begin Passage provided
So its my first dive on the Mighty O! My dive plan was to go the the hanger deck and poke around there for a bit then check out the superstructure. I cut tables for 170' with a 40 min bottom time and a total run time of 97 minutes and a contingency for 180' with a bottom time of 35 min and a total run time of 85 min. I'm running a 19/17 tri-mix in my back gas and deco'ing on 50% and 100%. Conditions were great, 2' light chop with an occasional 3 footer. Viz was probably 35-40 horizontal. The descent was smooth - no current. I hit the hangar deck at 175 - so I guess I'm on my contingency. I can't see the other side of the hull - all I can see is the outline of the large opening for the elevator on the port side - with the eerie blue light coming through it reminds me of the entrance to "Turtle Cave" in Sipadan.



I'm headed back from the hanger deck to check out the superstructure. Capt. Dalton comes up next to me, gun in hand, and we exchange the "OK." I turn my head to take in the sights and turn back to Dalton but he's now 25 feet below me and making a bee-line for the flight deck, can't really see what he's going after but he's clearly interested in something. So I'm thinking, "okay, this could get interesting." I come around pri-fly ( which contained three very large barracuda supervising flight operations) and now I see Dalton making a bee-line for the surface. Or - more accurately - I should say a gigantic cobia is making a bee line for the surface and Dalton is along for the ride, trying valiantly but with limited success to put the friggin' brakes on. Once again, I think: "Ok, so we're around 125' here, a quick trip to the surface and I'm picturing Dalton's lungs coming out through his nostrils. Maybe interesting isn't quite the word I'm searching for here."



The next time I see Dalton I'm not sure if he's trying to wrangle the cobia or is engaged in conduct un-becoming - he' s standing on one of the catwalks with the cobia between his legs and at this point its still not clear who's winning. And I'm trying not to spit the regulator out from laughing so much.



I guess in the end, it was a good day for Dalton and a not-so-good day for the Cobia. And a great day for me: how often do you get to do a great wreck dive and get treated to great entertainment to boot!


----------



## HateCheese (Oct 2, 2007)

A cobe at this time of year, and a horse to boot. Nice job Dalton, and good post.:clap:clap Good thing you brought the gun down. 

Thanks for the other perspective Keylargokip. Sounds like it would have been a great one to have on video. 

'conduct un-becoming' ...... :letsdrink


----------



## H2OArman (Oct 7, 2007)

I Leave and Now you start Spearfishing

Great Job My Friend and Many More to come.


----------



## Clay-Doh (Oct 2, 2007)
end Passage provided
begin Recorded information
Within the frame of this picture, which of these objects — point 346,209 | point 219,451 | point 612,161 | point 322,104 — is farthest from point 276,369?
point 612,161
end Recorded information
◆ To be done:
**A.** In the forum post about the dive on the Mighty O, the diver says "so I guess I'm on my contingency." Using the post, explain why.
**B.** Extend the forum thread about the dive on the Mighty O, picking up after its last heading.

◆ Solved tasks:
**A.** The diver cut tables for 170 feet with a 40-minute bottom time. The contingency tables were for 180 feet with a 35-minute bottom time and an 85-minute total run time. Because the diver reached the hangar deck at 175 feet, deeper than the 170-foot plan, the contingency tables applied.

**B.**
Welcome Kip!!! You have no witnessed your first "DK Kungfu Fightin" adventure underwater!!! You shoulda seen the 2 of us on my very first dive after being certified...I got a new BC, and learned the hardway that you should get thestraps wet before adjusting them to your tank.

I'm absolutely gaga at sein these beatiful big AJ for the first time ever, and going after one. Shot, and broke my shaft off in his head. While reloading, I feel something bouncing on my back ankles, and wonder why my reg is pulling in my mouth. After figuring out that my tank was no longer attached to my BC, and carrying it, I find Dalton doing roundhouse kicks on a very much alive AJ. While holding my tank, I pull out my knife and give him a hand, then he helps me get tanked back up...wild first certified dive!

Dalton....thinkin bout that riding rig and kill spike now????oke


----------



## jspooney (Oct 2, 2007)

hmmmm....wednesday night supper....fish? Great job.


----------



## dkdiver (Oct 15, 2007)

Sorry Jeff, had to work too hard for that. You'll still like dinner though. 



Clay, I have to see the riding rig in action for that. I like keeping my gun from free floating to the surface :doh The spike may be a whole different thing though.


----------



## Clay-Doh (Oct 2, 2007)

Oh you had to go there Dalton!

If you clip it off to you as soon as you reload, you can forget about the gun....I just have a semi-slow learning curve...and was getting used to it! It hasnt happened since. Thank goodness for mike with an eye close to the water!:shedevil


----------



## dkdiver (Oct 15, 2007)

I thought about it some more last night. It really would be good to have with big fish, getting the gun out of the way completely. I had no tether on the gun so I had to hold on to it while I was reeling the fish in. Real sloppy and inefficient. :hotsun


----------



## KeyLargoKip (Nov 17, 2008)

Yeah, the Kung Fu Fightin' was definately worth the trip. Too bad I couldn't stick around long enough to sample the fruits of Dalton's labor!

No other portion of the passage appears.